The opinion rested on several bases. First, it was an appeal concerning a mandatory injunction: an order to compel Google to do something. That requires not merely showing that the movant is likely to succeed (the standard for restraining further action), but that its position is clearly correct. The District Court, not the panel, held the Ninth Circuit, got that balance right when it denied the injunction in the first instance.
As to the merits of Garcia’s copyright claim, the Ninth Circuit took aim at the threshold requirement of fixation. A work is copyrightable only if it is “fixed in a tangible medium.” Garcia did not fix anything (she performed)—the movie’s director and producers did. If I perform an interpretive dance in Central Park I can’t claim copyright; if I videotape myself doing it, I can.
The Ninth Circuit also noted that movies are considered single, integrated works. This is for practical reasons and under prior interpretations of copyright law. The opinion held that the asserted performance also failed to establish the minimum creativity required: (something that the Copyright Office had already concluded in denying Garcia's registration request:
Garcia’s theory of copyright law would result in the legal morass we warned against in Aalmuhammed—splintering a movie into many different “works,” even in the absence of an independent fixation. Simply put, as Google claimed, it “make[s] Swiss cheese of copyrights.”
Take, for example, films with a large cast—the proverbial “cast of thousands”10—such as Ben-Hur or Lord of the Rings.11 The silent epic Ben-Hur advertised a cast of 125,000 people. In the Lord of the Rings trilogy, 20,000 extras tramped around Middle-Earth alongside Frodo Baggins (played by Elijah Wood). Treating every acting performance as an independent work would not only be a logistical and financial nightmare, it would turn cast of thousands into a new mantra: copyright of thousands.
Even if Garcia’s performance was not a work for hire (meaning any copyrightable performance), it at least constituted an implied license.
Having reversed the earlier opinion on the strength of Garcia’s claim (without which there could be no injunction and Google would win), the court did not have to proceed to any further analysis, and the remainder of the opinion is arguably dicta—the court’s opinion but since not essential to the holding, and thus not necessarily binding law. The Ninth Circuit clearly wanted to send a message however, when it proceeded to the irreparable harm element of the injunction. While sympathetic to the plight that Garcia faced, the court noted that copyright is not the vehicle for the privacy protection that Garcia was actually seeking. The Ninth Circuit also took pains to address the injunction in the context of the First Amendment.

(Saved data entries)
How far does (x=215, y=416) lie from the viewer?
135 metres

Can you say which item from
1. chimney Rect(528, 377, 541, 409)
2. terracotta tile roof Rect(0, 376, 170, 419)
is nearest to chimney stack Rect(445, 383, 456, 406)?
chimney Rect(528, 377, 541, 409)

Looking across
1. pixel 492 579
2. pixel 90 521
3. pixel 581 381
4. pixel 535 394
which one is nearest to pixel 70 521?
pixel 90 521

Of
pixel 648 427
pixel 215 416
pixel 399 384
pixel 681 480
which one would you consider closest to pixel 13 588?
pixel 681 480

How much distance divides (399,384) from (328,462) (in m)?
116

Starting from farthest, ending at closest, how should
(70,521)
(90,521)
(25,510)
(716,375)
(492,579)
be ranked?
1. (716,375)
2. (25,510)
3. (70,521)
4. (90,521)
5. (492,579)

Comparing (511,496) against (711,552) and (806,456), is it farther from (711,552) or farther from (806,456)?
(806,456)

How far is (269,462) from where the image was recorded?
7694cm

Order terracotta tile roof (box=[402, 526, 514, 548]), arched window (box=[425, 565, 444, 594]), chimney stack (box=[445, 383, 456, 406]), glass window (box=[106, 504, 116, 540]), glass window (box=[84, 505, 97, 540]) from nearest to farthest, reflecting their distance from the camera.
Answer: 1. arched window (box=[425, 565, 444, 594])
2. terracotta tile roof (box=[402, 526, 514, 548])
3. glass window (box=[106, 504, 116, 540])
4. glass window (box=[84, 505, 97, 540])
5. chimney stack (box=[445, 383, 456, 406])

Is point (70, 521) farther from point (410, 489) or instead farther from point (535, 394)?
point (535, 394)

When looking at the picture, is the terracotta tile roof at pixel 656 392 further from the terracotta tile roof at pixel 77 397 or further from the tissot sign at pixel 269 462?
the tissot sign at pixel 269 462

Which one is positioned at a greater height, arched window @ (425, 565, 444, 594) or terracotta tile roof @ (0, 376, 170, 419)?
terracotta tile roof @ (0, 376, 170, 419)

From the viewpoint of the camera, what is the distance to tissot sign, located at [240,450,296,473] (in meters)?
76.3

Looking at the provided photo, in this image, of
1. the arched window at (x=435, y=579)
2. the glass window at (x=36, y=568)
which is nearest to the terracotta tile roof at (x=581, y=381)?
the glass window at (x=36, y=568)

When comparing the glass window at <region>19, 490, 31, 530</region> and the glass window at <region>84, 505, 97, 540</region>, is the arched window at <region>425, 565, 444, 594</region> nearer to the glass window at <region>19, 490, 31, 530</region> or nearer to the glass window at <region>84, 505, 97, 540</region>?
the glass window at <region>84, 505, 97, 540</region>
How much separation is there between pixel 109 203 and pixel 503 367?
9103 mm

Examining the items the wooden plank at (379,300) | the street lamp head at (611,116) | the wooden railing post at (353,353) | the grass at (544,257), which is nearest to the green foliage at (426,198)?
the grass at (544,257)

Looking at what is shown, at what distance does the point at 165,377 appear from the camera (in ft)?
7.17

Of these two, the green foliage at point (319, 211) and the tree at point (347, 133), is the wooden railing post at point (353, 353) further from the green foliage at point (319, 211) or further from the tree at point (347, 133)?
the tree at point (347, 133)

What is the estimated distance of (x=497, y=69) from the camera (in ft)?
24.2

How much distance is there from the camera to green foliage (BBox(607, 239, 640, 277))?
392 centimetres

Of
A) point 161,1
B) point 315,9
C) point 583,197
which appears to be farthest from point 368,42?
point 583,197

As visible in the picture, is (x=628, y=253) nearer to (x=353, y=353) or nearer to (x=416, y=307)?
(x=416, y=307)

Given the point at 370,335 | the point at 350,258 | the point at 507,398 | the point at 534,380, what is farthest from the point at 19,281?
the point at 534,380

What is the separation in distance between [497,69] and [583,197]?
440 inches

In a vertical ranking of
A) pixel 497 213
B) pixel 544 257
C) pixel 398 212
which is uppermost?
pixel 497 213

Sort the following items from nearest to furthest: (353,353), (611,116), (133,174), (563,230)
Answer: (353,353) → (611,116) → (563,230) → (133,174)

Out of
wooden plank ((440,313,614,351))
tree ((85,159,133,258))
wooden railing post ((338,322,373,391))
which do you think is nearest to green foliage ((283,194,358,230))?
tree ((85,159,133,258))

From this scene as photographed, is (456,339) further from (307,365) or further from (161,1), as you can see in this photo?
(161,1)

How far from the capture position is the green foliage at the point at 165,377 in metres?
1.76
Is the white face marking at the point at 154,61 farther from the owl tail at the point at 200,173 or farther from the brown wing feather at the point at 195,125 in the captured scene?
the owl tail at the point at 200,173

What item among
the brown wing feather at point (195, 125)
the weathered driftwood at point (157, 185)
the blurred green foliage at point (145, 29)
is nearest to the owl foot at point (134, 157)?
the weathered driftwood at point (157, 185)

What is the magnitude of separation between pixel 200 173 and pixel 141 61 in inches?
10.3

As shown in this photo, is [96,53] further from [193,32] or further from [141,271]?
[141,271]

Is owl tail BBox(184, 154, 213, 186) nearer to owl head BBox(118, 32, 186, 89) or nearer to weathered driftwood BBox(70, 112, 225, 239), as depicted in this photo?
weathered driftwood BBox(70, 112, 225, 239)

__Your assignment__
List every court, government office, and company that the passage on the Ninth Circuit opinion names. The data were taken from a separate source and are not connected to the text.

__Task result__
The District Court, the Ninth Circuit, the Copyright Office, and Google.